Une fois à l’intérieur, nous testons le hand sanitizer, afin de voir s’il fonctionne. Contrairement à hier, il est rempli. « Nou rapel tou bann pasager ki por du mask li obligatwar ek ena handsanitizer dan tou konpartiman trin », entendons-nous. 

Un coup d’œil autour de nous et on note quand même des passagers avec leur masque au menton. Encore une fois,  durant le trajet, des passagers montent à bord sans se désinfecter les mains avant de s’asseoir. A notre sortie du métro, nous avons marché un peu dans les rues. 

Et le constat est que certaines personnes sont encore indisciplinées. L’absence de masque ou alors le masque au menton ainsi que le non-respect de la distanciation sociale sont flagrants. Tandis que d’autres respectent les consignes à la lettre. Devant les supermarchés, tous se plient aux consignes avant de faire leurs achats. Mais une fois sortis, le ‘masque menton’ reprend ses droits.


 

Dr Vasantrao Gujadhur  : « La sensibilisation doit être faite dans un langage simple » 

Pour l’ancien directeur de la santé, le Dr Vasantrao Gujadhur, la sensibilisation nationale sur la Covid-19 revêt toute son importance.
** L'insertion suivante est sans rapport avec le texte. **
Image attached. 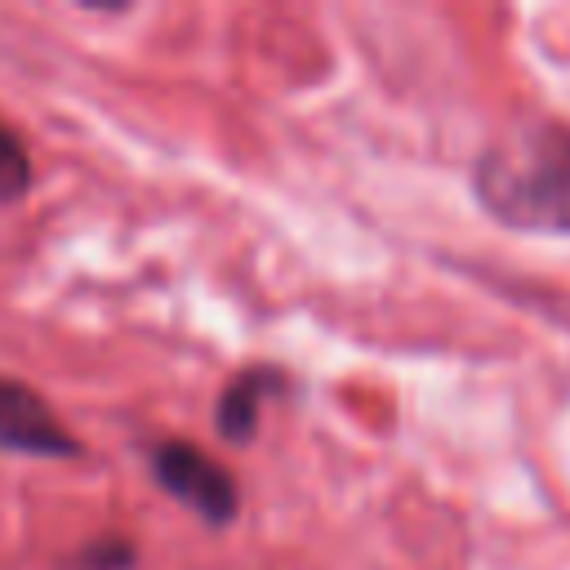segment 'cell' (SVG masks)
<instances>
[{
	"label": "cell",
	"mask_w": 570,
	"mask_h": 570,
	"mask_svg": "<svg viewBox=\"0 0 570 570\" xmlns=\"http://www.w3.org/2000/svg\"><path fill=\"white\" fill-rule=\"evenodd\" d=\"M472 191L503 227L570 236V125H530L481 151Z\"/></svg>",
	"instance_id": "1"
},
{
	"label": "cell",
	"mask_w": 570,
	"mask_h": 570,
	"mask_svg": "<svg viewBox=\"0 0 570 570\" xmlns=\"http://www.w3.org/2000/svg\"><path fill=\"white\" fill-rule=\"evenodd\" d=\"M151 472L196 517H205L214 525H223V521L236 517V481L200 445H191V441H160L151 450Z\"/></svg>",
	"instance_id": "2"
},
{
	"label": "cell",
	"mask_w": 570,
	"mask_h": 570,
	"mask_svg": "<svg viewBox=\"0 0 570 570\" xmlns=\"http://www.w3.org/2000/svg\"><path fill=\"white\" fill-rule=\"evenodd\" d=\"M0 450L18 454H76V441L62 432L53 410L18 379L0 374Z\"/></svg>",
	"instance_id": "3"
},
{
	"label": "cell",
	"mask_w": 570,
	"mask_h": 570,
	"mask_svg": "<svg viewBox=\"0 0 570 570\" xmlns=\"http://www.w3.org/2000/svg\"><path fill=\"white\" fill-rule=\"evenodd\" d=\"M276 387H281V374H276L272 365H249V370H240V374L227 383V392L218 396V432H223L227 441H249L254 428H258V410H263V401H267Z\"/></svg>",
	"instance_id": "4"
},
{
	"label": "cell",
	"mask_w": 570,
	"mask_h": 570,
	"mask_svg": "<svg viewBox=\"0 0 570 570\" xmlns=\"http://www.w3.org/2000/svg\"><path fill=\"white\" fill-rule=\"evenodd\" d=\"M31 187V160L27 147L18 142V134L9 125H0V200H13Z\"/></svg>",
	"instance_id": "5"
},
{
	"label": "cell",
	"mask_w": 570,
	"mask_h": 570,
	"mask_svg": "<svg viewBox=\"0 0 570 570\" xmlns=\"http://www.w3.org/2000/svg\"><path fill=\"white\" fill-rule=\"evenodd\" d=\"M71 566L76 570H129L134 566V548L125 539H116V534H102V539L85 543Z\"/></svg>",
	"instance_id": "6"
}]
</instances>
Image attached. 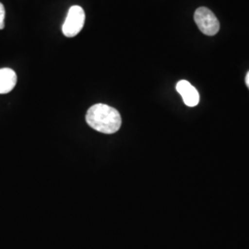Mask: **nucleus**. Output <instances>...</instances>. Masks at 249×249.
<instances>
[{
    "label": "nucleus",
    "mask_w": 249,
    "mask_h": 249,
    "mask_svg": "<svg viewBox=\"0 0 249 249\" xmlns=\"http://www.w3.org/2000/svg\"><path fill=\"white\" fill-rule=\"evenodd\" d=\"M86 121L90 127L105 134L116 133L122 124L119 112L104 104H97L90 107L86 115Z\"/></svg>",
    "instance_id": "obj_1"
},
{
    "label": "nucleus",
    "mask_w": 249,
    "mask_h": 249,
    "mask_svg": "<svg viewBox=\"0 0 249 249\" xmlns=\"http://www.w3.org/2000/svg\"><path fill=\"white\" fill-rule=\"evenodd\" d=\"M85 12L80 6H72L69 9L67 18L62 26V33L66 37L78 36L85 23Z\"/></svg>",
    "instance_id": "obj_2"
},
{
    "label": "nucleus",
    "mask_w": 249,
    "mask_h": 249,
    "mask_svg": "<svg viewBox=\"0 0 249 249\" xmlns=\"http://www.w3.org/2000/svg\"><path fill=\"white\" fill-rule=\"evenodd\" d=\"M5 17H6L5 7L2 3H0V30H3L5 27Z\"/></svg>",
    "instance_id": "obj_6"
},
{
    "label": "nucleus",
    "mask_w": 249,
    "mask_h": 249,
    "mask_svg": "<svg viewBox=\"0 0 249 249\" xmlns=\"http://www.w3.org/2000/svg\"><path fill=\"white\" fill-rule=\"evenodd\" d=\"M177 90L182 96L185 105L187 107H194L199 103V93L197 89L187 80H180L177 84Z\"/></svg>",
    "instance_id": "obj_4"
},
{
    "label": "nucleus",
    "mask_w": 249,
    "mask_h": 249,
    "mask_svg": "<svg viewBox=\"0 0 249 249\" xmlns=\"http://www.w3.org/2000/svg\"><path fill=\"white\" fill-rule=\"evenodd\" d=\"M194 19L198 29L206 36H215L220 30V22L213 12L205 7L198 8L195 11Z\"/></svg>",
    "instance_id": "obj_3"
},
{
    "label": "nucleus",
    "mask_w": 249,
    "mask_h": 249,
    "mask_svg": "<svg viewBox=\"0 0 249 249\" xmlns=\"http://www.w3.org/2000/svg\"><path fill=\"white\" fill-rule=\"evenodd\" d=\"M246 84H247V86H248V88L249 89V71L248 72V74L246 76Z\"/></svg>",
    "instance_id": "obj_7"
},
{
    "label": "nucleus",
    "mask_w": 249,
    "mask_h": 249,
    "mask_svg": "<svg viewBox=\"0 0 249 249\" xmlns=\"http://www.w3.org/2000/svg\"><path fill=\"white\" fill-rule=\"evenodd\" d=\"M17 83V75L11 69L0 70V94L9 93Z\"/></svg>",
    "instance_id": "obj_5"
}]
</instances>
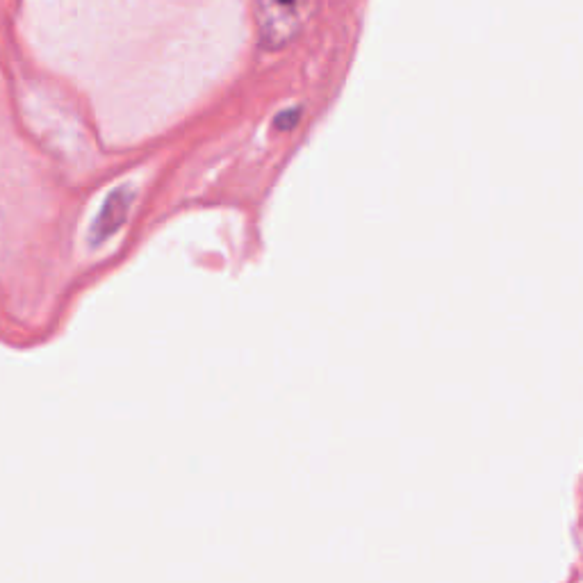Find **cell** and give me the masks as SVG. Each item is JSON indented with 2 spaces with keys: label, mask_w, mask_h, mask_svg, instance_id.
Instances as JSON below:
<instances>
[{
  "label": "cell",
  "mask_w": 583,
  "mask_h": 583,
  "mask_svg": "<svg viewBox=\"0 0 583 583\" xmlns=\"http://www.w3.org/2000/svg\"><path fill=\"white\" fill-rule=\"evenodd\" d=\"M26 108L19 82L0 60V308L14 322L28 294V260L32 231L28 228L35 205V174H39L37 146L28 135Z\"/></svg>",
  "instance_id": "1"
},
{
  "label": "cell",
  "mask_w": 583,
  "mask_h": 583,
  "mask_svg": "<svg viewBox=\"0 0 583 583\" xmlns=\"http://www.w3.org/2000/svg\"><path fill=\"white\" fill-rule=\"evenodd\" d=\"M315 0H256L260 41L267 48H281L299 35L310 19Z\"/></svg>",
  "instance_id": "2"
}]
</instances>
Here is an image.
Cependant, il estime que les messages de la campagne doivent être faites dans un langage simple, voire en kreol. Notamment à la télévision, sur les réseaux sociaux et autres médias. « Il faudrait aussi que des personnes clés soient privilégiées pour diffuser les messages. Notamment celles que le public écoutera. Le Risk Communication est important pour instaurer la confiance au public », dit-il. 

Ce dernier pense aussi que le gouvernement doit aussi accorder un intérêt particulier au port du masque. Selon lui, en ce moment, tous les types de masques sont disponibles dans les quatre coins du pays. Beaucoup de personnes en portent, même des masques en tissus et à motifs floraux ou autres. « Il faudrait que les masques en vente soient approuvés par le Mauritius Standards Bureau. Il faut qu’ils soient aux normes, sinon ils ne protègeront en rien.  Ce serait comme un coup d’épée dans l’eau », dit-il, en constatant aussi que de nombreuses personnes utilisent le même masque à plusieurs reprises. « C’est dangereux et inefficace. Le gouvernement devrait subventionner pour un certain temps les masques appropriés. Cela permettrait aux gens d’en acheter souvent et de les changer. Car, en ce moment, ils dépensent beaucoup d’argent pour s’en acheter et ce n’est pas facile pour eux », dit-il. 

Quant à l’utilisation de l’alcool dans les autobus pour la désinfection des mains, le Dr Vasantrao Gujadhur soutient que ces désinfectants sont à privilégier pour éviter tout déconfort. Même si les commerçants et entreprises privilégient le principe de « cut cost », ils doivent cependant adopter les bons principes et suivre les consignes. « Pour être efficace, le hand sanitizer doit contenir 70 % d’alcool, de la glycérine et de l’hydroperoxide. Je conseille ainsi au membre du public de toujours avoir du gel désinfectant sur eux. Il est en vente partout », conclut-il.